International aid agency Oxfam America today called on President George Bush to accelerate delivery of the promise he made to the nation one year ago to confront with bold action generations of poverty that have deprived residents on the Gulf Coast of the full array of American opportunity. Renewed commitment by public officials at all levels of government, led by the Administration, is required to ensure the region can build back better.
“On the anniversary of the costliest storm in US history—Hurricane Katrina—our president and his administration owe it to the people of the Gulf Coast to match their words with action,” said Oxfam America’s Minor Sinclair, director of its US regional office. “Billions of dollars allocated for the recovery have yet to reach the region. And the way the housing reconstruction rules are written now, tens of thousands of poor homeowners and renters will never see a penny of that help.”

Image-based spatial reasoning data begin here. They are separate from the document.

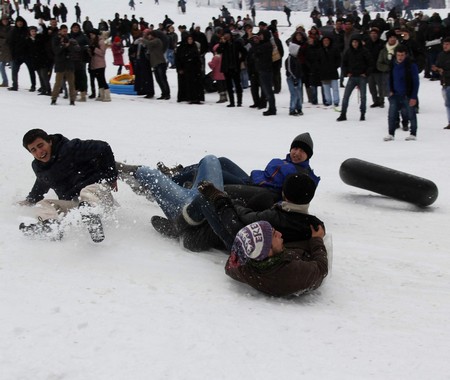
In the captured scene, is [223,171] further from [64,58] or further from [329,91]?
[329,91]

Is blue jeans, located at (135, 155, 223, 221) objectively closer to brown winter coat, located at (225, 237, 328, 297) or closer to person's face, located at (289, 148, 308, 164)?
person's face, located at (289, 148, 308, 164)

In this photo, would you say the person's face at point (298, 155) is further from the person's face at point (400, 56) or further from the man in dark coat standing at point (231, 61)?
the man in dark coat standing at point (231, 61)

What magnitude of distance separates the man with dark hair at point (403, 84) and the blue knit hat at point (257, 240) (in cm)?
754

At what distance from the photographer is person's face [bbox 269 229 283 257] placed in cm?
378

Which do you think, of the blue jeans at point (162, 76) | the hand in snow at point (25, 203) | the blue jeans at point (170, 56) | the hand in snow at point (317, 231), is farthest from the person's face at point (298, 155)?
the blue jeans at point (170, 56)

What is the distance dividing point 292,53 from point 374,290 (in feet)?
34.2

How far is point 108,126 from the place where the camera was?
36.8 ft

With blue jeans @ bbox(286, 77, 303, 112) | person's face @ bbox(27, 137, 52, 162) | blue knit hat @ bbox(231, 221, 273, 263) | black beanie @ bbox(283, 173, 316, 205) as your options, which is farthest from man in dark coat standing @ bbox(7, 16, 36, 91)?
blue knit hat @ bbox(231, 221, 273, 263)

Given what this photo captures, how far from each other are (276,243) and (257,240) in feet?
0.55

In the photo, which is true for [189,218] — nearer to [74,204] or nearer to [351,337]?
[74,204]

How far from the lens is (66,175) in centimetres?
492

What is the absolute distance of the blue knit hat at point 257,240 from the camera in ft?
12.1

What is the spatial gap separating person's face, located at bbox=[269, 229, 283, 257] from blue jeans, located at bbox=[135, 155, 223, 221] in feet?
3.83

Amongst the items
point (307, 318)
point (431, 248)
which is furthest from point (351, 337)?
point (431, 248)
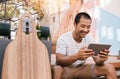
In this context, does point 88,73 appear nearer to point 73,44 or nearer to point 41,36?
point 73,44

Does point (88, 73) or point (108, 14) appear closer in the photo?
point (88, 73)

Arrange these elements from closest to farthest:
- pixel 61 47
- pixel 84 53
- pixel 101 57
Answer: pixel 84 53, pixel 101 57, pixel 61 47

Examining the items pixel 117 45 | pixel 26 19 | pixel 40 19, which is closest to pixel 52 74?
pixel 26 19

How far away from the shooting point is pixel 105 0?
4719 millimetres

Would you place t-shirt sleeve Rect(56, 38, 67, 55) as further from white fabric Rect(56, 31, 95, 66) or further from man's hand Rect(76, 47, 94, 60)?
man's hand Rect(76, 47, 94, 60)

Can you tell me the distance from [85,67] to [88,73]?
69 mm

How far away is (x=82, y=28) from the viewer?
2.51m

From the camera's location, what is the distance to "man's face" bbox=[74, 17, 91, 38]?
98.5 inches

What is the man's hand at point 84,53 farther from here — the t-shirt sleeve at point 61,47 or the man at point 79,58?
the t-shirt sleeve at point 61,47

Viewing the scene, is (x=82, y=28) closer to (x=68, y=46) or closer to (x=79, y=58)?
(x=68, y=46)

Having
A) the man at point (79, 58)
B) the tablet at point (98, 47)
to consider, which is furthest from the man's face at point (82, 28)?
the tablet at point (98, 47)

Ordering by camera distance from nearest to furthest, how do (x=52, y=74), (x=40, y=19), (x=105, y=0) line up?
(x=52, y=74) < (x=40, y=19) < (x=105, y=0)

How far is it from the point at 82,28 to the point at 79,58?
0.41 metres

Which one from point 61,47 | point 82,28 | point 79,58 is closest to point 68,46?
point 61,47
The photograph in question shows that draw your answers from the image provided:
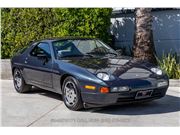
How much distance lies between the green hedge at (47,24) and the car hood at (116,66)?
3.52 metres

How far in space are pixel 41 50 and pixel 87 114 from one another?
219 centimetres

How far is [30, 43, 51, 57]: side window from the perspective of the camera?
8328 millimetres

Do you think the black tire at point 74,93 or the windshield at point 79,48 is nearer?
the black tire at point 74,93

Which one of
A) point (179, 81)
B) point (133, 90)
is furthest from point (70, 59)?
point (179, 81)

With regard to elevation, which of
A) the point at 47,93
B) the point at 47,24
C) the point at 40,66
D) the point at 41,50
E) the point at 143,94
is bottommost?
the point at 47,93

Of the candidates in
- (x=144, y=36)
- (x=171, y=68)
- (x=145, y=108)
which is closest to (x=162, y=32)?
(x=144, y=36)

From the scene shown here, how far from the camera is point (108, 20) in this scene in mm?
11680

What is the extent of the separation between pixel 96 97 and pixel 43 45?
7.65ft

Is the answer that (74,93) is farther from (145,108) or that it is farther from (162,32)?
(162,32)

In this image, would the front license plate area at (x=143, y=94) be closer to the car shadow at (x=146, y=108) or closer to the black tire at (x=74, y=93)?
the car shadow at (x=146, y=108)

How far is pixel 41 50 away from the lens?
864cm

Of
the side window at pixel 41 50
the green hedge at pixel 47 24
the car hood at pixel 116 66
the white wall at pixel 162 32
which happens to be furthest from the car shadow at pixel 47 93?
the white wall at pixel 162 32

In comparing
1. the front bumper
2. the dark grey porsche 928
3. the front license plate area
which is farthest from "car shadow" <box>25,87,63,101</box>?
the front license plate area

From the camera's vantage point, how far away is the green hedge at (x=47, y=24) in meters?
11.3
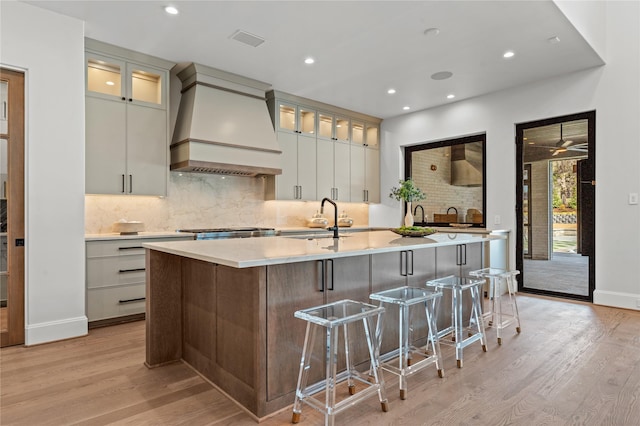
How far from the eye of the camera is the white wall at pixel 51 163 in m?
3.09

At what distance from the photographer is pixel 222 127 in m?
4.56

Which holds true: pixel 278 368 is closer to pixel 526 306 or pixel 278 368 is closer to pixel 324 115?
pixel 526 306

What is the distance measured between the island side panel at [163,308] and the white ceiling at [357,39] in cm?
214

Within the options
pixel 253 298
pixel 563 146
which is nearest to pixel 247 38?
pixel 253 298

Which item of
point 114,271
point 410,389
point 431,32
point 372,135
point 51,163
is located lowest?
point 410,389

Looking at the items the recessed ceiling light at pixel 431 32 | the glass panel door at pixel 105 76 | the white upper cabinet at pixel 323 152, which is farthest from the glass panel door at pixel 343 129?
the glass panel door at pixel 105 76

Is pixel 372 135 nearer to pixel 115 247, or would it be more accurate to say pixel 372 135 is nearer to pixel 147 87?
pixel 147 87

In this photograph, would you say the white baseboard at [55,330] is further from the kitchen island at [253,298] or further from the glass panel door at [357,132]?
the glass panel door at [357,132]

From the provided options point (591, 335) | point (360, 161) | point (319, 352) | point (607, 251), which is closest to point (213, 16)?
point (319, 352)

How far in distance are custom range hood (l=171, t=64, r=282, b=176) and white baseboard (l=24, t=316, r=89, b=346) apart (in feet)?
6.17

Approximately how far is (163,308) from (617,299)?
4.76 metres

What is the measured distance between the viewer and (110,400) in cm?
212

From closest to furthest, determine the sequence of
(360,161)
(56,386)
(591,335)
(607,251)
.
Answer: (56,386) → (591,335) → (607,251) → (360,161)

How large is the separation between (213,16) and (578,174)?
4.47 m
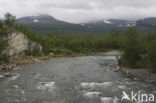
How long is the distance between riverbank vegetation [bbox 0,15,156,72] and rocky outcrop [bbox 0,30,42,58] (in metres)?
9.24

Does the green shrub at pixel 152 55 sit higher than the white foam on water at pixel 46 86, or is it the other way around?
the green shrub at pixel 152 55

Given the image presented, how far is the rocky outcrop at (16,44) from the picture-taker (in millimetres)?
54525

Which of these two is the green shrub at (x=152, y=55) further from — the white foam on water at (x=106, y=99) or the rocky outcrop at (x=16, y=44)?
the rocky outcrop at (x=16, y=44)

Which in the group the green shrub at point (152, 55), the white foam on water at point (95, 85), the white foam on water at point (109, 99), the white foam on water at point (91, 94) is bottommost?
the white foam on water at point (95, 85)

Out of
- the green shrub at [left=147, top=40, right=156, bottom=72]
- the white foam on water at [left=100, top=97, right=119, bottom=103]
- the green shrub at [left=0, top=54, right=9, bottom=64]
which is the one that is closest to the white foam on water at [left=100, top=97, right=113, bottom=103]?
the white foam on water at [left=100, top=97, right=119, bottom=103]

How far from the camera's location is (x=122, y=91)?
72.9ft

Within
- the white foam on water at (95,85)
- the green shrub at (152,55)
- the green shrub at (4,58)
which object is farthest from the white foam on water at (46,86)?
the green shrub at (4,58)

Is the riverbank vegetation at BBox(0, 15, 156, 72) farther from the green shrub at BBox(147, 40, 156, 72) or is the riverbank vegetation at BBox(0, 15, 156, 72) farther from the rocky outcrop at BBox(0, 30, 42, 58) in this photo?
the rocky outcrop at BBox(0, 30, 42, 58)

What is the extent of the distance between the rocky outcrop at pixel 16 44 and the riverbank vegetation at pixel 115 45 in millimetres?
9237

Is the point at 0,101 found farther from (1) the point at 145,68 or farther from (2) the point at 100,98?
(1) the point at 145,68

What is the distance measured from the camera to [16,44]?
59.8 m

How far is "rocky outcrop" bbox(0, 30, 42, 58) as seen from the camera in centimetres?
5453

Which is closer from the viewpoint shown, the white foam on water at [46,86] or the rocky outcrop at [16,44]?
the white foam on water at [46,86]

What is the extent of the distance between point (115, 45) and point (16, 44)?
214 feet
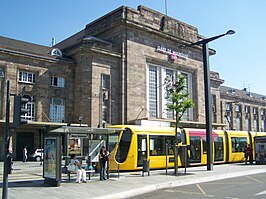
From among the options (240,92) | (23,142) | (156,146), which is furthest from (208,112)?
(240,92)

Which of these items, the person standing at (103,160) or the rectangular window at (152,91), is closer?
the person standing at (103,160)

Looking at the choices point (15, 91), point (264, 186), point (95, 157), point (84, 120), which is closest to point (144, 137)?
point (95, 157)

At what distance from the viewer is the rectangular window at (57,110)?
36206mm

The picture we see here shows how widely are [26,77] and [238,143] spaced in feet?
75.2

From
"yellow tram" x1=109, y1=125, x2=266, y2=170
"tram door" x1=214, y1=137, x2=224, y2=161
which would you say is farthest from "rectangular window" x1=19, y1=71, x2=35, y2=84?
"tram door" x1=214, y1=137, x2=224, y2=161

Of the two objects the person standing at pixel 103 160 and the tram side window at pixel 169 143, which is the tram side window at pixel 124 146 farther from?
the tram side window at pixel 169 143

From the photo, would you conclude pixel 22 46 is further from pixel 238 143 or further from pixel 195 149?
pixel 238 143

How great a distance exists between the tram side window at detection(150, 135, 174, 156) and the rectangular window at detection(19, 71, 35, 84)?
1883 cm

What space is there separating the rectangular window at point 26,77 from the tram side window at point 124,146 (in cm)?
1842

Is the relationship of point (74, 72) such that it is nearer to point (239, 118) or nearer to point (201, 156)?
point (201, 156)

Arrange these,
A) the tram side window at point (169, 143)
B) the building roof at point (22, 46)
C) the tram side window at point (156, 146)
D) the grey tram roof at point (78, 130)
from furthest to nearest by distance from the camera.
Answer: the building roof at point (22, 46) < the tram side window at point (169, 143) < the tram side window at point (156, 146) < the grey tram roof at point (78, 130)

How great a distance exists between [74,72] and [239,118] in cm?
4775

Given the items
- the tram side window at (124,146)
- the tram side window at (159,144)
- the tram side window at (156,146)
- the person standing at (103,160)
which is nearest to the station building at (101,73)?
the tram side window at (159,144)

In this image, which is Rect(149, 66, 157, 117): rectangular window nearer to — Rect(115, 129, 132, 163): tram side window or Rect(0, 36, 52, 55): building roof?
Rect(0, 36, 52, 55): building roof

A severe shortage of affordable housing is now gripping the region because of the storm and poor governmental policies from federal to local levels. Rents in some locations have climbed 25 to 30 percent, squeezing the Gulf Coast’s poorest residents out of the market. The crisis could only worsen if the 18-month allowance on tens of thousands of FEMA trailers isn’t extended. If evicted, families sheltered in those trailers will face a scramble for housing that the region is entirely incapable of meeting.

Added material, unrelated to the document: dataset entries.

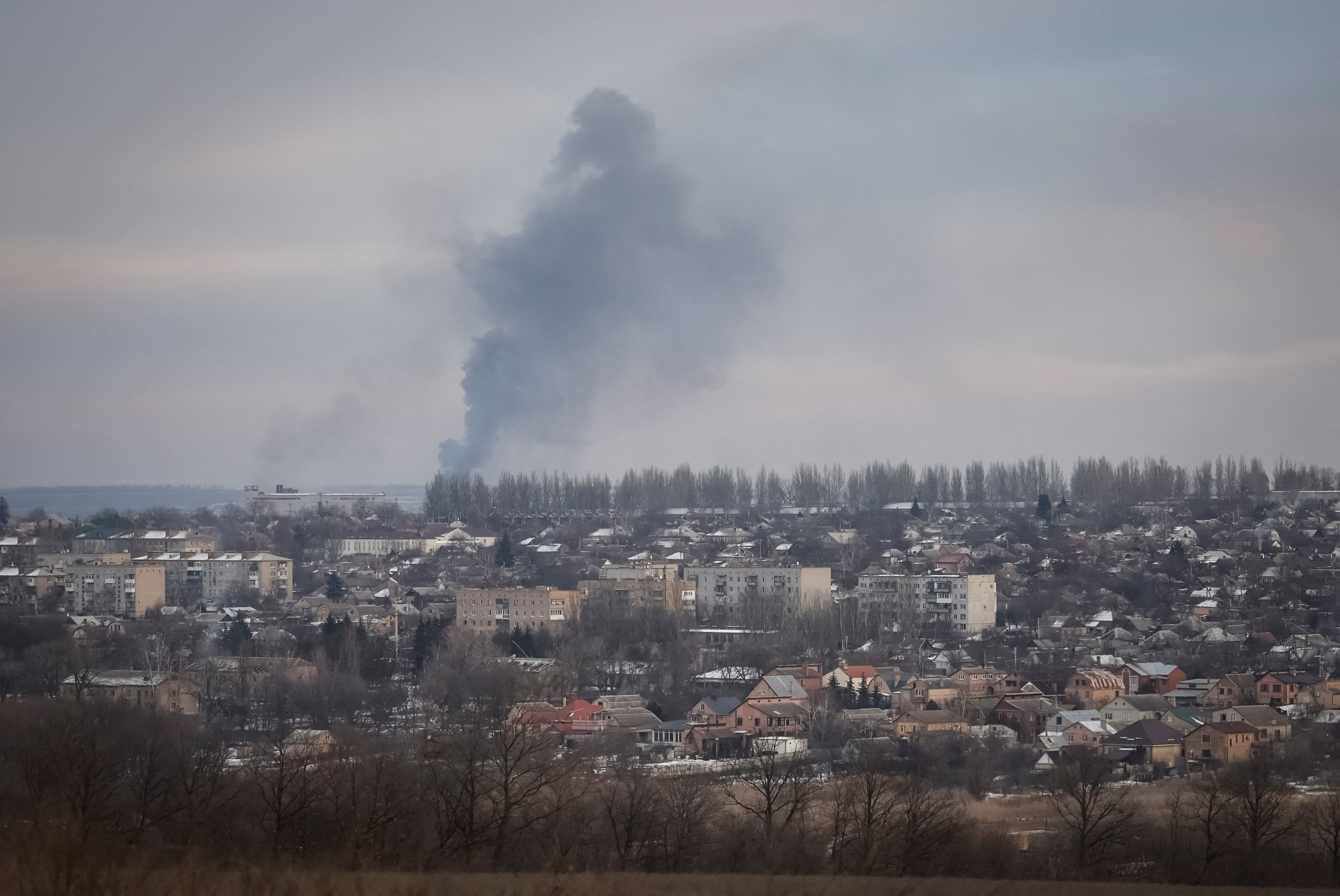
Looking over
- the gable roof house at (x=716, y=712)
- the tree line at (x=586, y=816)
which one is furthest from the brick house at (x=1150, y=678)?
the tree line at (x=586, y=816)

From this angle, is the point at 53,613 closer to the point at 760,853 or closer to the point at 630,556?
the point at 630,556

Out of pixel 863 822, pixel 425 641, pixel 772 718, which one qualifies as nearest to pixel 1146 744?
pixel 772 718

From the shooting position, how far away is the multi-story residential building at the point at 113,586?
30.1 meters

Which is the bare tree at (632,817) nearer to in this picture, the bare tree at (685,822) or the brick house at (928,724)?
the bare tree at (685,822)

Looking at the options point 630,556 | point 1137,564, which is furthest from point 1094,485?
point 630,556

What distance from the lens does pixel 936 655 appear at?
920 inches

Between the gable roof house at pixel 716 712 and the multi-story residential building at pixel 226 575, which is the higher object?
the multi-story residential building at pixel 226 575

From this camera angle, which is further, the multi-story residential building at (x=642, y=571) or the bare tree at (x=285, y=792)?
the multi-story residential building at (x=642, y=571)

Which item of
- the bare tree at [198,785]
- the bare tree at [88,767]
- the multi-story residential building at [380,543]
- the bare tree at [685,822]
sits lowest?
the bare tree at [685,822]

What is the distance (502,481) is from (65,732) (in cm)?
3903

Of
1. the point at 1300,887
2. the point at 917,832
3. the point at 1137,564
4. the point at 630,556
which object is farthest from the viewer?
the point at 630,556

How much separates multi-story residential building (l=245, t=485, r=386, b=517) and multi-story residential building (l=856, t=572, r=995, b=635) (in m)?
27.6

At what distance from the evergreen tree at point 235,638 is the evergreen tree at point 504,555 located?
44.6 feet

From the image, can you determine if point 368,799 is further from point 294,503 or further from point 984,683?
point 294,503
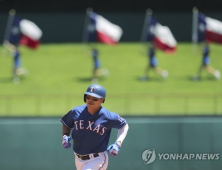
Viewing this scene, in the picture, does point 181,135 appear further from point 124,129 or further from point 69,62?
point 69,62

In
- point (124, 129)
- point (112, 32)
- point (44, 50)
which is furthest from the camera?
point (44, 50)

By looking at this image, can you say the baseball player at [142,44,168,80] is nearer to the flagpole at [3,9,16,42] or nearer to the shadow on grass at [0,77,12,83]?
the shadow on grass at [0,77,12,83]

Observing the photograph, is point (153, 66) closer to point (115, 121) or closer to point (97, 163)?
point (115, 121)

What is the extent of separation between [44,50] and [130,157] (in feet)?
69.9

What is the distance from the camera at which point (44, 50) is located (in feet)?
104

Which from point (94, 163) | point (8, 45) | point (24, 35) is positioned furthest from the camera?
point (8, 45)

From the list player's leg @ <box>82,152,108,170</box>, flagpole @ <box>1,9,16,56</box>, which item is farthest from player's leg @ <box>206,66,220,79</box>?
player's leg @ <box>82,152,108,170</box>

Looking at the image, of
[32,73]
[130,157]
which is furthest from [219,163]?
[32,73]

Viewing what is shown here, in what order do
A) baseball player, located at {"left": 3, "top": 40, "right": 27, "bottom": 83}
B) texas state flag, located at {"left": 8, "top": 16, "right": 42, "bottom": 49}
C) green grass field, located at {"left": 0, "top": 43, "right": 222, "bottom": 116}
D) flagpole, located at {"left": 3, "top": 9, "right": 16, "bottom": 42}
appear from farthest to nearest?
flagpole, located at {"left": 3, "top": 9, "right": 16, "bottom": 42} → baseball player, located at {"left": 3, "top": 40, "right": 27, "bottom": 83} → texas state flag, located at {"left": 8, "top": 16, "right": 42, "bottom": 49} → green grass field, located at {"left": 0, "top": 43, "right": 222, "bottom": 116}

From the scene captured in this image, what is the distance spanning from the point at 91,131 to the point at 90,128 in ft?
0.14

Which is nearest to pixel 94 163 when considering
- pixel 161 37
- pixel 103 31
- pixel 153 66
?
pixel 103 31

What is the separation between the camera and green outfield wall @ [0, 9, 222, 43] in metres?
32.0

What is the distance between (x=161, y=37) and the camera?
25750 millimetres

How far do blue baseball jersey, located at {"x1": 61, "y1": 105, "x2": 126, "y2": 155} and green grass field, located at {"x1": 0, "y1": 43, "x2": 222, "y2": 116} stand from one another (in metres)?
10.3
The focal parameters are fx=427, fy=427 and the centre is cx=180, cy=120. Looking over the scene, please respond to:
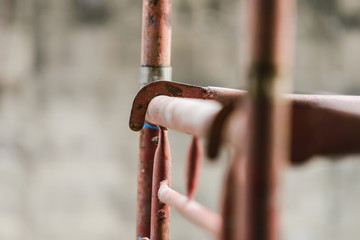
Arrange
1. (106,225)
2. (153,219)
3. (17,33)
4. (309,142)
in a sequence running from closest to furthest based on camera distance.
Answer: (309,142) → (153,219) → (17,33) → (106,225)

“From the rural parishes of Louisiana to the poor urban neighborhoods of Biloxi, Mississippi, decent, affordable housing must be the foundation on which this recovery is built,” said Sinclair. “Without homes, neither families nor the businesses they support can return. Without people, without jobs, there will be no Gulf Coast recovery.”

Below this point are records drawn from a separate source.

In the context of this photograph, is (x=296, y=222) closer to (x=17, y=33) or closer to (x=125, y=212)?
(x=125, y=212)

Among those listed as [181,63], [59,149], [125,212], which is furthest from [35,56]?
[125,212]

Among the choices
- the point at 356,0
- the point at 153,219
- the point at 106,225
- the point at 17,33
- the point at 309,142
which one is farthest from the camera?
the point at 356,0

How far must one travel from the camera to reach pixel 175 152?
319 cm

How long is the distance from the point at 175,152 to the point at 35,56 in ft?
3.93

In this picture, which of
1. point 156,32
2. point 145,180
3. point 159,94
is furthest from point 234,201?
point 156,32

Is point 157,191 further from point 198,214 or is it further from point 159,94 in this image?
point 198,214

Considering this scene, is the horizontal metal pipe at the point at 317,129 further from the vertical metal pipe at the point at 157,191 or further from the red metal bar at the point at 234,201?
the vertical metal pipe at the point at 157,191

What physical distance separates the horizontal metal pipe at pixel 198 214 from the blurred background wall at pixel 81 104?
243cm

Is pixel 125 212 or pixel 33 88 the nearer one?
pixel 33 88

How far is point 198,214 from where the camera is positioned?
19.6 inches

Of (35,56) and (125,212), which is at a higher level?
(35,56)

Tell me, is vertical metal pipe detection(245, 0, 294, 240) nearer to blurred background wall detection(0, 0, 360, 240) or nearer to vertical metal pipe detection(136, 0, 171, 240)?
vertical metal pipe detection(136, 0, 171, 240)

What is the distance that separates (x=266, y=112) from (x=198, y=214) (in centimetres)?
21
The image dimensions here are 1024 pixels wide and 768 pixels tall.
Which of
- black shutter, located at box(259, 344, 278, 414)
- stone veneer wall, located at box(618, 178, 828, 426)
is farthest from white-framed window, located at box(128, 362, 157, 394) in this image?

The impact of Hurricanes Katrina and Rita on rental housing was immense. In Mississippi, 80 percent of the rental units in the state’s three coastal counties were damaged. And in Louisiana, 40 percent of the homes that were destroyed or severely damaged were rental properties. A total of 84,000 rental units were damaged or destroyed in the state. Yet neither state has a recovery plan that allocates nearly enough assistance to replace these lost homes. In Louisiana, the Road Home plan only covers 12.5 percent of the need. In Mississippi, there is as yet no plan to bring back affordable private rental units.
“Ensuring that people have access to affordable housing that is decent and convenient to jobs and schools is the first step in helping them climb out of poverty,” said Sinclair. “This administration talked about its duty to address a legacy of inequality. Housing is the place it should start. And today is the day it should lay the cornerstone.”